— Похоже, опять расстреливают, — говорит доктор. — Обычно эти ваши особые отряды к вечеру заканчивают свою… работу…
— Пожалуйста, не надо говорить «ваши» отряды.
Дети встрепенулись, стали показывать двум военным на вход в казармы. Совершавшаяся совсем рядом казнь взбудоражила ребят, они принимаются складывать из пальцев подобие оружия: указательный и средний пальцы вытянуты, безымянный и мизинец подогнуты, большой палец торчит наподобие предохранителя револьвера — и, надувая и отпуская щеки, пытаются изображать выстрелы. Жалкое подражание. Некоторые притворяются убитыми. И все смеются, разевая беззубые рты.

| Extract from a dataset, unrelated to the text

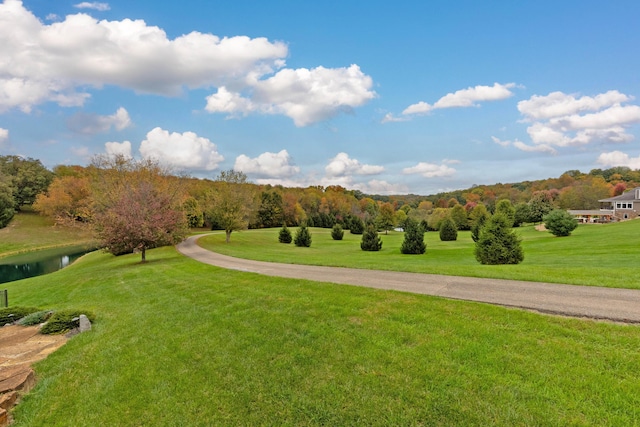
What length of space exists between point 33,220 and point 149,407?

С каждым выстрелом доктор зажмуривается и стискивает челюсти. Два каменных здания скрывают от глаз место казни, но страшное видение все равно отогнать не удается. Пуля впивается в грудь или в голову, человеческое тело рушится на землю. Искаженное лицо залито кровью. Тело содрогается. Сколько раз он это видел раньше…
Здесь пошла уже вторая неделя массовых расстрелов.
У входа в казарму сидят трое бородатых украинцев, рядом свалено нечищеное оружие и груды пустых бутылок. Они не стали прогонять вцепившихся в ограду детей, но при виде двух немецких офицеров поднялись на ноги и лениво отдали честь, а потом открыли ворота, чтобы немцы могли полюбоваться казнью.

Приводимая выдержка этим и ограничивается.